During the middle decades of the nineteenth century, the black leader used this understanding to play a pivotal role in the struggle to end human bondage, urging ordinary citizens, other reformers, and politicians—particularly the president—to battle slavery with every available resource. As soon as the Civil War broke out, Douglass worked to define the conflict as one to eradicate slavery. Using his newspaper, the lecture circuit, and his political connections, he continued to push this perspective to the center of national debate. For almost two years, he doubted the Lincoln administration would embrace and act on what he saw as the animating purpose of the war. But in September 1862, when the president issued the Emancipation Proclamation, Douglass and many other abolitionists realized that they’d achieved a tremendously important victory: going forward, the war would be fought to extinguish slavery and transform the Union.
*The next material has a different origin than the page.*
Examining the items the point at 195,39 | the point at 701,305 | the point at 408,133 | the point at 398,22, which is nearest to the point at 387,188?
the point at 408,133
Douglass hoped this transformation would encompass full citizenship and equality for black Americans. Toward this end, he fought for black soldiers, lobbying government officials to enlist—and then pay and promote—them on the same terms as whites. When the conflict ended, the reformer worked to desegregate public schools, create economic opportunities for African-Americans, and secure the right to vote for blacks and women.

Through the lens of historical hindsight, we can see that Douglass relied on his keen vision, steadfast resolution, and moral judgment to articulate slavery as a terrible contradiction at the heart of the republic. He realized that slavery and the racial discrimination that underlay it contaminated whites as well as blacks and damaged the fabric of the nation. At an even deeper level, he recognized that Americans (or any other people) couldn’t become all they might in the presence of widespread prejudice against their fellow citizens. In his consistent ability to frame the stakes of these issues, his leadership anticipated the work of Martin Luther King Jr., Nelson Mandela, Gloria Steinem, and other modern activists.